Sarà un evento da seguire con attenzione, data la delicatezza del momento attraversato dall’amministrazione, che nell’ultimo mese ha inanellato significative vittorie, pesanti sconfitte e i primi veri compromessi, dolorosi ma al tempo stesso inevitabili.

Il 2018 è iniziato nel migliore dei modi per il presidente degli Stati Uniti. Sulla spinta dell’entusiasmo per l’approvazione della riforma fiscale, la Casa Bianca ha offerto una significativa prova di maturità e una dimostrazione di equilibrio con la maggioranza repubblicana nelle due aule del Congresso. Anche grazie al lavoro egregio di alcuni tra i più stretti collaboratori del presidente, la sua consueta acredine nei confronti dell’establishment di Washington è passata in secondo piano. Sullo sfondo di una costante crescita economica ed occupazionale, la dottrina del Make America Great Again ha toccato uno dei punti più alti di concretizzazione.

L’agenda politica e le complicate dinamiche del confronto tra gli schieramenti al Congresso hanno, però, interrotto troppo presto la luna di miele tra il tycoon di New York e un mondo, quello della politica di professione, con cui proprio non riesce ad avere un rapporto armonioso.

_Da fare_:
1. Ricopia alla lettera il passo dell'estratto fornito che comincia con le parole "Sarà un evento" e si chiude dopo "tempo stesso inevitabili.".
2. Secondo l'estratto fornito, l'approvazione di quale provvedimento ha dato slancio all'entusiasmo della Casa Bianca all'inizio del 2018?

Voci del dataset
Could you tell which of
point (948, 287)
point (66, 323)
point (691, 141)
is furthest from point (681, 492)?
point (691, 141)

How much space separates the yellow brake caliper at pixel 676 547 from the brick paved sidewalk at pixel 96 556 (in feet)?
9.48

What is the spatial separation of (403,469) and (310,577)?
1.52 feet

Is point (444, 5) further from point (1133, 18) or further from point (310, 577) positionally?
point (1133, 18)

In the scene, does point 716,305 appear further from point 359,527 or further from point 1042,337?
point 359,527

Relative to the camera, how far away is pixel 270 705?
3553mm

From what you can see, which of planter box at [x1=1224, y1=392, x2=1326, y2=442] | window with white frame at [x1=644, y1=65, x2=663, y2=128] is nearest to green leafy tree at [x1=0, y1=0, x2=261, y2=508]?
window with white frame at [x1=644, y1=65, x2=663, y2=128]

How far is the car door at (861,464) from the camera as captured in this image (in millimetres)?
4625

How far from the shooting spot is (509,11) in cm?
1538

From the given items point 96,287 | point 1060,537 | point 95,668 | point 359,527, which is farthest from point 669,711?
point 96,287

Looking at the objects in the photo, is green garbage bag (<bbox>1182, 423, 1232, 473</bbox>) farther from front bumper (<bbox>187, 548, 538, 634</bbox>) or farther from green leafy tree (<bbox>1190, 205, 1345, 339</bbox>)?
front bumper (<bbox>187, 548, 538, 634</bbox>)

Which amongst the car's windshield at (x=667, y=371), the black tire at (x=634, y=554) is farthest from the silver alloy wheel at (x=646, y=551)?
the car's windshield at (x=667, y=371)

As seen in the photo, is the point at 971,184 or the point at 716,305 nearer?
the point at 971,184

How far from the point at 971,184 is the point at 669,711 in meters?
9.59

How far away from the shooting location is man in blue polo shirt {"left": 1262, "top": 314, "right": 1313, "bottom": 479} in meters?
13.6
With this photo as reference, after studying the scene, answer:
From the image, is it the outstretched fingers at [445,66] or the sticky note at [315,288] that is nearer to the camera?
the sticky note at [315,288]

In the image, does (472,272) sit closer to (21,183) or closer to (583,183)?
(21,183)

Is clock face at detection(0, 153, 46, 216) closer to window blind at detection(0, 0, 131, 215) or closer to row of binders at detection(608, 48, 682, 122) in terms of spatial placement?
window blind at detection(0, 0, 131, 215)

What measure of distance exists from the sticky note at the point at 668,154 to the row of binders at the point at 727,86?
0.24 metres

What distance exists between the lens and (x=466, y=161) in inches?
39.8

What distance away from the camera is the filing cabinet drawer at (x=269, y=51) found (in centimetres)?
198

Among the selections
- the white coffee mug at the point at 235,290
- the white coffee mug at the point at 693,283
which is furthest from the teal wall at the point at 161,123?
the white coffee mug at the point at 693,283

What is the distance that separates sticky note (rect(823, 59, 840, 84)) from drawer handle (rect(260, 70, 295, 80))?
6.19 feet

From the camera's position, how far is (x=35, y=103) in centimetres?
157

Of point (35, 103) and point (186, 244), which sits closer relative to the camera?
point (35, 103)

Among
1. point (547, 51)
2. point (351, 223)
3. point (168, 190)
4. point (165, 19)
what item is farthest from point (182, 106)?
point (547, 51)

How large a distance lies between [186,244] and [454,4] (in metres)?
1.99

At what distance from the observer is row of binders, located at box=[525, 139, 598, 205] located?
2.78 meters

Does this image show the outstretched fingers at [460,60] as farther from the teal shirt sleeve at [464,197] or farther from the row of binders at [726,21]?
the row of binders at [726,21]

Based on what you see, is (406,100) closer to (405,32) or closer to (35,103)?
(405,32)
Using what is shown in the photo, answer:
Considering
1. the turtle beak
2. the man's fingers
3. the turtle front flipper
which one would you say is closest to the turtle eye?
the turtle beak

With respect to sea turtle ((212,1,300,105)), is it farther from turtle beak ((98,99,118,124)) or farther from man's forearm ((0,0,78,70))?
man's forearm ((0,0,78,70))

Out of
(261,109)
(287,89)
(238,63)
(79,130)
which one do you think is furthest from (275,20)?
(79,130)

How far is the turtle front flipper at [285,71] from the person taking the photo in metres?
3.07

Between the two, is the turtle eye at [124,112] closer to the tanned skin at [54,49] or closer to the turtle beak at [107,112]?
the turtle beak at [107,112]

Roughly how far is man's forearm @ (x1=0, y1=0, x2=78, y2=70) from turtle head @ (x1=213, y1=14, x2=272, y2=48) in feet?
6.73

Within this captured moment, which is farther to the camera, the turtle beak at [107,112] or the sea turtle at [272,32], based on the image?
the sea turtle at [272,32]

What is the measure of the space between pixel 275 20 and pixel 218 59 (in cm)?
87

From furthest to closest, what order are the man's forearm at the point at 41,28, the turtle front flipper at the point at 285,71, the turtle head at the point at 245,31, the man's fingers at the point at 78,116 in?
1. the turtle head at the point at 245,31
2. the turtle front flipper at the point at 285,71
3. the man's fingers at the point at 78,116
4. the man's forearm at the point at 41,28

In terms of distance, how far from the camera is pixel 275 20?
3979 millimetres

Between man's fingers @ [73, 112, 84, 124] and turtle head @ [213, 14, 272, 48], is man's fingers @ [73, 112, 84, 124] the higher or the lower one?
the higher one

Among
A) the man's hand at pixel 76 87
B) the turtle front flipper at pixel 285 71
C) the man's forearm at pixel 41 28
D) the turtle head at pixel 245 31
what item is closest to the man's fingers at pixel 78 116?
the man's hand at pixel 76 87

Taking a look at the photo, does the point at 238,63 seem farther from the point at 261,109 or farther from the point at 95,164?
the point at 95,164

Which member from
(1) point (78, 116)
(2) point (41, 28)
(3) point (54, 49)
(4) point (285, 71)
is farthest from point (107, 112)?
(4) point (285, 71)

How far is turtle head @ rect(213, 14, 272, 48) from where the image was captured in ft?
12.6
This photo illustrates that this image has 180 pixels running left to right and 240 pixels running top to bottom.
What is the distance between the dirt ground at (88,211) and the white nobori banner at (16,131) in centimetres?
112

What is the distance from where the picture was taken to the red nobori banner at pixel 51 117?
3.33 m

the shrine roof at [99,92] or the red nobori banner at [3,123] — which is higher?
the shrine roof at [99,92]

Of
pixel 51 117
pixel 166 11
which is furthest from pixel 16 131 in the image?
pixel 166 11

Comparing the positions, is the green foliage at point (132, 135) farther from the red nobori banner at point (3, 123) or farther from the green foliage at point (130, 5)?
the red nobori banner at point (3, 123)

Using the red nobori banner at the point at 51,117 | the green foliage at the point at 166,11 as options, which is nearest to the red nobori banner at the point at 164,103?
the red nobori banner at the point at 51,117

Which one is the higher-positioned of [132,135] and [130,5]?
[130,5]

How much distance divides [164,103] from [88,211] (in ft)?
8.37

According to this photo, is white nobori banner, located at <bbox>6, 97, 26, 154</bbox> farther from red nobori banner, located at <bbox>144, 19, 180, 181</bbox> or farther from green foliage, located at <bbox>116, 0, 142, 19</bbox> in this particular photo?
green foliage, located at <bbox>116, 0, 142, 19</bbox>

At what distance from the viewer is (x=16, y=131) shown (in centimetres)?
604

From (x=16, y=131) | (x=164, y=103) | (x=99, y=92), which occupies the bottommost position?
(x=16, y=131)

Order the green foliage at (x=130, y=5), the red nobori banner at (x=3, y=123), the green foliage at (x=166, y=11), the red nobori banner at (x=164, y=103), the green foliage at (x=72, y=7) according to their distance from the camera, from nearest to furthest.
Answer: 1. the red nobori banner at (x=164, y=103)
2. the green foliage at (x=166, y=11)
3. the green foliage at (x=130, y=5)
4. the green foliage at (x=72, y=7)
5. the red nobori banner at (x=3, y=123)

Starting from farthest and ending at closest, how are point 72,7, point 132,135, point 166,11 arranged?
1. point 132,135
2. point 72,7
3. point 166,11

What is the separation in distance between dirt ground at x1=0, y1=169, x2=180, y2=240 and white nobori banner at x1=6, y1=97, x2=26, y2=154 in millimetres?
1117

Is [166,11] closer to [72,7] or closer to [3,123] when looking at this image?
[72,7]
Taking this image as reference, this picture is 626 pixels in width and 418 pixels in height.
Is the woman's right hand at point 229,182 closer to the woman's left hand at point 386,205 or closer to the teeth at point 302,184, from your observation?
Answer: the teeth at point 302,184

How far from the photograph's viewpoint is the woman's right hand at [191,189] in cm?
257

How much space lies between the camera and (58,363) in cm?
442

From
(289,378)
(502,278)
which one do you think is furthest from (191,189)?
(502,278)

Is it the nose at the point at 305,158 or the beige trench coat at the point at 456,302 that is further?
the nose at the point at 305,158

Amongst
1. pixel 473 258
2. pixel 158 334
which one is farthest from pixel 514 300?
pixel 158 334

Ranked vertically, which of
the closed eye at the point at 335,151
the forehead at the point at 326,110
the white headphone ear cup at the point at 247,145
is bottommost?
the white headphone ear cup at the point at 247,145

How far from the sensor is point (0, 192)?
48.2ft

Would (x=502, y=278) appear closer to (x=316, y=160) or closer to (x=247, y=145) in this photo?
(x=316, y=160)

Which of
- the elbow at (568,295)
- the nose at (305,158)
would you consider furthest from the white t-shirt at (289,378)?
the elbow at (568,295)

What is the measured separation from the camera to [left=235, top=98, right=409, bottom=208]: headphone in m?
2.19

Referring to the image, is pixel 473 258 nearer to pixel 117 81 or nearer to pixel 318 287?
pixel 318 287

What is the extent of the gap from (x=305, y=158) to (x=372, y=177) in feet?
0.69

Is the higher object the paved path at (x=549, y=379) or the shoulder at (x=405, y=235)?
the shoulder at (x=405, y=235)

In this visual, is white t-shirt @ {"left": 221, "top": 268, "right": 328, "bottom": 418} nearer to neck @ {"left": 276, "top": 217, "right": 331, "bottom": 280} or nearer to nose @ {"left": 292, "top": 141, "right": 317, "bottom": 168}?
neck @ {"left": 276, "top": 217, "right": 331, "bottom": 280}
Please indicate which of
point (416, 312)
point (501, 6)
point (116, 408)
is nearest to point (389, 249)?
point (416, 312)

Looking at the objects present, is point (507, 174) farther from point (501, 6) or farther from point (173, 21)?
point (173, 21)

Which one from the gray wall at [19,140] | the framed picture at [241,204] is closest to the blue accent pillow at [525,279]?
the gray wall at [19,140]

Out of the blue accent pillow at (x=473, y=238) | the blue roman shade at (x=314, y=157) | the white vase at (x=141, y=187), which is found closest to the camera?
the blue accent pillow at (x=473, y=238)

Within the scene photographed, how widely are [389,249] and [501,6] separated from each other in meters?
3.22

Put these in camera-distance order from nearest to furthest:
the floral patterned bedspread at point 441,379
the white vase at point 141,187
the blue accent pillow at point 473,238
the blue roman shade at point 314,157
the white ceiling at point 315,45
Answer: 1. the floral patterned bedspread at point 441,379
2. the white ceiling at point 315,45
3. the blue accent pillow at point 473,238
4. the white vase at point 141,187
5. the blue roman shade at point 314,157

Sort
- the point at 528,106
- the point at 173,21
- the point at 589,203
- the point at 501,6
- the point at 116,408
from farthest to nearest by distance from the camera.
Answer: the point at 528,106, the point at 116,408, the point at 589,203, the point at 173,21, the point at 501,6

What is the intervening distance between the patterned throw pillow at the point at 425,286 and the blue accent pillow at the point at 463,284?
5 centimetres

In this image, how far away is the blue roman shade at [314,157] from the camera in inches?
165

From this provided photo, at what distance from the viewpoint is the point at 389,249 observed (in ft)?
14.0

_Soluzioni_:
1.
Sarà un evento da seguire con attenzione, data la delicatezza del momento attraversato dall’amministrazione, che nell’ultimo mese ha inanellato significative vittorie, pesanti sconfitte e i primi veri compromessi, dolorosi ma al tempo stesso inevitabili.

2. La riforma fiscale.